┌────────
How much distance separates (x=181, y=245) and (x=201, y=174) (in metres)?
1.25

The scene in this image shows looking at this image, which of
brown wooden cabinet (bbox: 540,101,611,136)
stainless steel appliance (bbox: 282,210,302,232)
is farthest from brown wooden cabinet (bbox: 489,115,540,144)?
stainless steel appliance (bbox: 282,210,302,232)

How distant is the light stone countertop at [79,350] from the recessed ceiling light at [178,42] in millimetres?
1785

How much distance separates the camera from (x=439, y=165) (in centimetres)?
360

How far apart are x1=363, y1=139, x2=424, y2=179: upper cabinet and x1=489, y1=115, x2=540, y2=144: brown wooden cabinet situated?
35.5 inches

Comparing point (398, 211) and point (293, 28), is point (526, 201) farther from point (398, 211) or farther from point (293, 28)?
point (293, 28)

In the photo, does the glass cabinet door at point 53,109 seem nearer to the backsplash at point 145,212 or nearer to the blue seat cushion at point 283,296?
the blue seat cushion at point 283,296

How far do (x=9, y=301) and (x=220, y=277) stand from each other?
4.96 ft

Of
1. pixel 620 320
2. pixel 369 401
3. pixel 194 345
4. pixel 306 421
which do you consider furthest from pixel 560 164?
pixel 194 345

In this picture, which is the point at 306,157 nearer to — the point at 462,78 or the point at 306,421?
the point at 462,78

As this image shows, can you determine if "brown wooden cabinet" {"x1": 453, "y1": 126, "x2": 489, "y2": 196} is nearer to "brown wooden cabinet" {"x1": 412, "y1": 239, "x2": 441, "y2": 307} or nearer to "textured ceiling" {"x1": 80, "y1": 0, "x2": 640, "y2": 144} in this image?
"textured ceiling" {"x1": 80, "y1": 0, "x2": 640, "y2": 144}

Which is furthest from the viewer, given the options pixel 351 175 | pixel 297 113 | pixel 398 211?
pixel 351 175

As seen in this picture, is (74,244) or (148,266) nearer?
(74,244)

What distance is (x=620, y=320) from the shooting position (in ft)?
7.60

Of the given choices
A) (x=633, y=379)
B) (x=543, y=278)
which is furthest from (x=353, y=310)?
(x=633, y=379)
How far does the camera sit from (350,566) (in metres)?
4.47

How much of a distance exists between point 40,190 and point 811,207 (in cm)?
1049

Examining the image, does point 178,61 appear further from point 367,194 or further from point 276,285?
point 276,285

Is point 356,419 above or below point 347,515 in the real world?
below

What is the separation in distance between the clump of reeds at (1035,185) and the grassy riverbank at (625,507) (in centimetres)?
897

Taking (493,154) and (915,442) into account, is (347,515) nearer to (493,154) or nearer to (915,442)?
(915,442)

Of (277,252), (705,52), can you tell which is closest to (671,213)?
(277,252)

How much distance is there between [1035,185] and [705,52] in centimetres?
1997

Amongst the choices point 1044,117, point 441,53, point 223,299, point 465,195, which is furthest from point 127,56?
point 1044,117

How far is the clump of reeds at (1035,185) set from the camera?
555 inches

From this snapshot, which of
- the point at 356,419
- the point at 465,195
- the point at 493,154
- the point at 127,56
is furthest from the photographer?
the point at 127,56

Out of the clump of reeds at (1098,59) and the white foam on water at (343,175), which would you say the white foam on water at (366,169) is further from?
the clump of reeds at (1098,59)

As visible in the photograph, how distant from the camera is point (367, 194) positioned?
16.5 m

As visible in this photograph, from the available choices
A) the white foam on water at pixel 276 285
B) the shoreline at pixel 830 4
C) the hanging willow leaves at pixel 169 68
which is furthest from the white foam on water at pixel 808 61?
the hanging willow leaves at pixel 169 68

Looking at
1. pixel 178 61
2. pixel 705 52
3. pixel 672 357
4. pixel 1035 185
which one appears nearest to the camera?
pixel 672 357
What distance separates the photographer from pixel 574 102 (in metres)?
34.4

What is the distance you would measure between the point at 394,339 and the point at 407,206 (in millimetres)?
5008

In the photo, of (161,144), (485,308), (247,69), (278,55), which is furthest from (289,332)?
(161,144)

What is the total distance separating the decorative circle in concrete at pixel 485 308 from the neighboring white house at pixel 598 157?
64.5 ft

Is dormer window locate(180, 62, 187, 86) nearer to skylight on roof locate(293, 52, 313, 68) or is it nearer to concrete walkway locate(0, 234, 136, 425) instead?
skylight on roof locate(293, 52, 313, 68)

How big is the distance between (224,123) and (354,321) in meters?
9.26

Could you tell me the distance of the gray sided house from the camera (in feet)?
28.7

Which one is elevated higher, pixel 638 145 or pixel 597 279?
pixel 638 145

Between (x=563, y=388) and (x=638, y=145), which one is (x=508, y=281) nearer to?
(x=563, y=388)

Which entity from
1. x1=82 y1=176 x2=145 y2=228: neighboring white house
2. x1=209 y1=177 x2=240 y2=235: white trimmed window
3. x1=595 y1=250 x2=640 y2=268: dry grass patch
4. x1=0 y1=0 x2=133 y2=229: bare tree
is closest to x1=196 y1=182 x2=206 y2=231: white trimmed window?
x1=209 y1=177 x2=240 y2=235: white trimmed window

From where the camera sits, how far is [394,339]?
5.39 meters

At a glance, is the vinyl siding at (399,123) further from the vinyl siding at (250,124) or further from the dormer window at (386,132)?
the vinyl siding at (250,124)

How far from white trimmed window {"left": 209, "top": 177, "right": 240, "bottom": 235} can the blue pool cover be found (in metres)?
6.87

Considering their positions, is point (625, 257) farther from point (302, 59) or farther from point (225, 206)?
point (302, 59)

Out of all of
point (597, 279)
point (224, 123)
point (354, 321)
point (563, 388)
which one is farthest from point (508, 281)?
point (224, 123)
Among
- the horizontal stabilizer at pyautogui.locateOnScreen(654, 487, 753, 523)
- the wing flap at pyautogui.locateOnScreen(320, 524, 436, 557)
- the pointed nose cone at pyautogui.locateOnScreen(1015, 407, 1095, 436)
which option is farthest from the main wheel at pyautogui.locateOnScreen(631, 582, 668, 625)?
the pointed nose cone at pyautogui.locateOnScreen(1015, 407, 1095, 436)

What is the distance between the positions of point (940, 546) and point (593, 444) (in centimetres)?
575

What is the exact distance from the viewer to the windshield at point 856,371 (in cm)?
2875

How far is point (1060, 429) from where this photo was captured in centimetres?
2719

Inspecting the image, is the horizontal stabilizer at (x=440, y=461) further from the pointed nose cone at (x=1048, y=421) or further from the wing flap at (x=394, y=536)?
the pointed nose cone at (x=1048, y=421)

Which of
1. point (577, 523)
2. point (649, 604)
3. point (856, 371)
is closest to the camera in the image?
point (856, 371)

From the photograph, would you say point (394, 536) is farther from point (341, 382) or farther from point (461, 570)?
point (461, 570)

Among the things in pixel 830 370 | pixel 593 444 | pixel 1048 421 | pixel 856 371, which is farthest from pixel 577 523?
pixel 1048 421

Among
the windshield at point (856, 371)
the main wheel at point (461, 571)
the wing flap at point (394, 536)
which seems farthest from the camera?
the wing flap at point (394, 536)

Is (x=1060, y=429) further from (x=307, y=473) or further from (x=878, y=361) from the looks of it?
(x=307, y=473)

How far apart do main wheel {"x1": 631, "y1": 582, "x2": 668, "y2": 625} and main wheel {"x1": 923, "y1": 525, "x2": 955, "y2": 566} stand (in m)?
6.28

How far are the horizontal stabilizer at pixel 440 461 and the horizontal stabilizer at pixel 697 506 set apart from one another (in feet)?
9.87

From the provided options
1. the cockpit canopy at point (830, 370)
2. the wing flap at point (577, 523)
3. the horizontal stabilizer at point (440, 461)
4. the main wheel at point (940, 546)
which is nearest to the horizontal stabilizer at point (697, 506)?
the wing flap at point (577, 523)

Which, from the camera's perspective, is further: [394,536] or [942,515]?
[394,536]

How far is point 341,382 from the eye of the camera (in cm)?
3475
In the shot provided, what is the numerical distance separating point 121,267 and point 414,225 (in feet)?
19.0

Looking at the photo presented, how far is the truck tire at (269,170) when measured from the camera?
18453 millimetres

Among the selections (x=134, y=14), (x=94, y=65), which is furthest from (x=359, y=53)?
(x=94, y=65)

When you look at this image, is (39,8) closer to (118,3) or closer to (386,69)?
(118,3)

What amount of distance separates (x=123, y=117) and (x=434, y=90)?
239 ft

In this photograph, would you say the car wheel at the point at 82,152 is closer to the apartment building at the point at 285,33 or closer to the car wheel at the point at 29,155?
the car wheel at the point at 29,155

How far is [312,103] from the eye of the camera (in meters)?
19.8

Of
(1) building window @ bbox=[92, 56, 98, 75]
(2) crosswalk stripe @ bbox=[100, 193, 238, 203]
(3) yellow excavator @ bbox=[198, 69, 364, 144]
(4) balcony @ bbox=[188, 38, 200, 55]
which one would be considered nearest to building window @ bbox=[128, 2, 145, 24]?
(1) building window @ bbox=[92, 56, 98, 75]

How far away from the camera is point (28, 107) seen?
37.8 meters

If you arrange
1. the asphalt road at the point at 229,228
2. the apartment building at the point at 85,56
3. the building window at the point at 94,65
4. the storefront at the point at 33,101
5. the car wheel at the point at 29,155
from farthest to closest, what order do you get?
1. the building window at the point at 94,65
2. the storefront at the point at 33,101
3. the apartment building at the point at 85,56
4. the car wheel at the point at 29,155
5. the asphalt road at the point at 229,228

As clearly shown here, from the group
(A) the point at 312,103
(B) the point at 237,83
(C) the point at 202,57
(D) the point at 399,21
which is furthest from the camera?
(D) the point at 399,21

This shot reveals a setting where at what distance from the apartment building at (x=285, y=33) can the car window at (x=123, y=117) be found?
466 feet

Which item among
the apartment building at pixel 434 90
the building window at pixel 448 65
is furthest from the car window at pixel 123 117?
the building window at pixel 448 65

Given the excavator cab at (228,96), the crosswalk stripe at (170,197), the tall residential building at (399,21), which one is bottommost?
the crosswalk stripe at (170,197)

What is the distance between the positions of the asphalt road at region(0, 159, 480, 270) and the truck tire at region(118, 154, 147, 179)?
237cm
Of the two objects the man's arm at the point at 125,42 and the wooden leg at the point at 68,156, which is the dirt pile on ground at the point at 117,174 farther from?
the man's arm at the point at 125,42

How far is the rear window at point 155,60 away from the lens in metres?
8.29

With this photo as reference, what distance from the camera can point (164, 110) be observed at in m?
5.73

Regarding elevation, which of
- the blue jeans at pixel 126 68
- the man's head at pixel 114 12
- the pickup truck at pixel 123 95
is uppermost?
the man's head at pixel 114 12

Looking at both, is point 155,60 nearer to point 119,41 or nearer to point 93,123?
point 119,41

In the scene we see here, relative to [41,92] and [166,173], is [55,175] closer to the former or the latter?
└────────
### Task goal
Reproduce verbatim the stretch of the listing from the line containing "Looking at the" through the line containing "37.8 meters", both included.

### Task result
Looking at the photo presented, how far is the truck tire at (269,170) when measured from the camera?
18453 millimetres

Among the selections (x=134, y=14), (x=94, y=65), which is furthest from (x=359, y=53)?
(x=94, y=65)

When you look at this image, is (39,8) closer to (118,3) or closer to (386,69)?
(118,3)

What amount of distance separates (x=123, y=117) and (x=434, y=90)?
239 ft

In this photograph, would you say the car wheel at the point at 82,152 is closer to the apartment building at the point at 285,33 or closer to the car wheel at the point at 29,155?
the car wheel at the point at 29,155

How far is [312,103] from the eye of the camera (in meters)?
19.8

Of
(1) building window @ bbox=[92, 56, 98, 75]
(2) crosswalk stripe @ bbox=[100, 193, 238, 203]
(3) yellow excavator @ bbox=[198, 69, 364, 144]
(4) balcony @ bbox=[188, 38, 200, 55]
which one would be considered nearest to building window @ bbox=[128, 2, 145, 24]?
(1) building window @ bbox=[92, 56, 98, 75]

How far away from the camera is point (28, 107) seen?
37.8 meters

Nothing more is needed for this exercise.